:: 節選原文 ::
• • • • • • •

黃宏:這個想法受到了多媒體和遮擋幕的啟發。自從我們找到第五場“暴風雨”的主題,就決定把第五場水災救援做足,讓現實主義題材作品閃光。去年的抗洪救災讓人印象深刻,于是我們就想到把空中節目“綢吊”做一個巨大改變,用遮擋幕把舞台夾窄,讓多媒體在紗幕上投上水光,呈現水井的樣式,這樣“空中表演”就變成了“水下救人”,“綢吊”動作的緩慢變成了力量,優美變成了憂傷,在舞美燈光多媒體音樂的配合下,形成生命的交響。各美其美,美美與共,大大提升了戲劇情節人物的情感溫度。

博采衆長創作老百姓愛看的主旋律

記者:去年您編劇、主演的話劇《上甘嶺》給大家留下了深刻印象,這次創作雜技劇,您也選擇了主旋律題材。如何把主旋律作品做好,吸引更多年輕觀衆,是整個文藝行業都非常關注和探索的問題,您對此有什麼心得和經驗呢?

• • • • • • •

:: 待做練習 ::
1. 把節選原文中以「黃宏:這個想法受到了」開頭的段落改寫得更簡短,保留主要事實。
2. 根據節選原文,逐行回答:
(a) 第五場的主題是甚麼?
(b) 記者提到的黃宏去年編劇並主演的話劇叫甚麼?
(c) 小標題說要創作甚麼樣的主旋律?
清單是另一份獨立材料,與節選原文無關。

:: 參考資料 ::
• • • • • • •

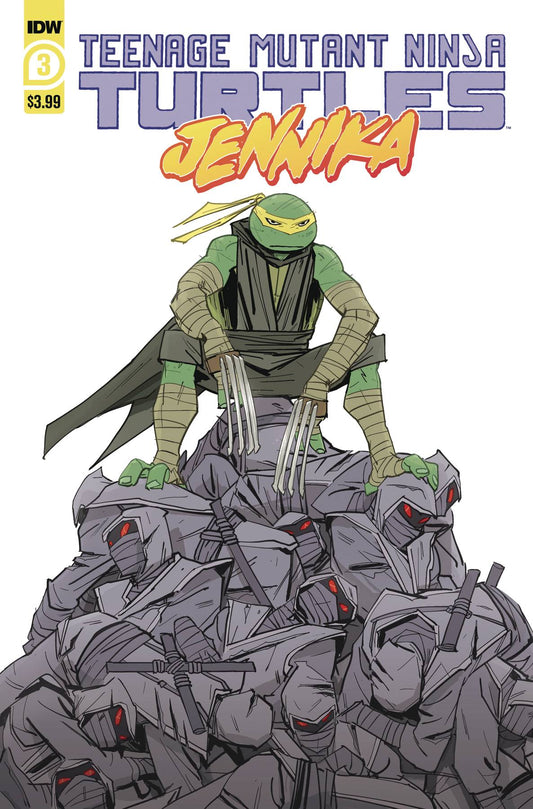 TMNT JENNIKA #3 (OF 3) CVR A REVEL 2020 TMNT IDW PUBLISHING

• • • • • • •

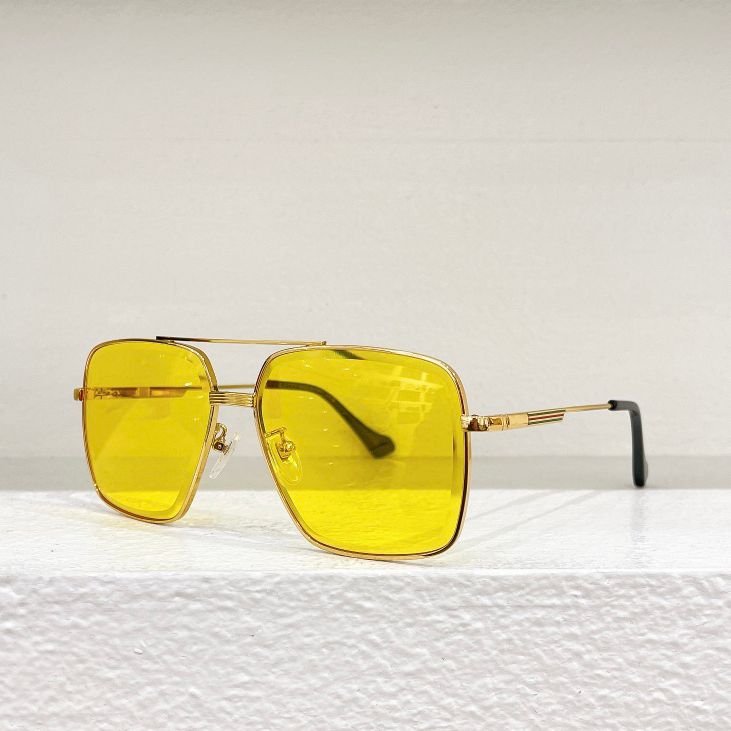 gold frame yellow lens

• • • • • • •

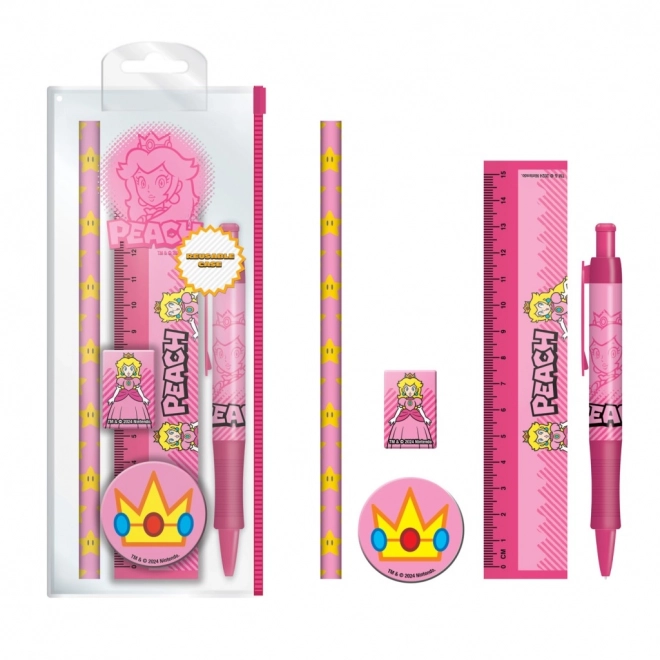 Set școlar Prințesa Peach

• • • • • • •

:: 各題答案 ::
1. 黃宏說,這個構思受多媒體和遮擋幕啟發。確定第五場以「暴風雨」為主題後,團隊決定把水災救援這場戲做足。受去年抗洪救災觸動,他們大幅改造空中節目「綢吊」:用遮擋幕把舞台夾窄,在紗幕上投射水光,呈現水井的樣式。這樣,「空中表演」變成「水下救人」,動作由緩慢、優美轉為有力、憂傷。再配合舞美、燈光、多媒體和音樂,大大提升了劇情人物的情感溫度。

2.
(a) 「暴風雨」。
(b) 《上甘嶺》。
(c) 老百姓愛看的主旋律。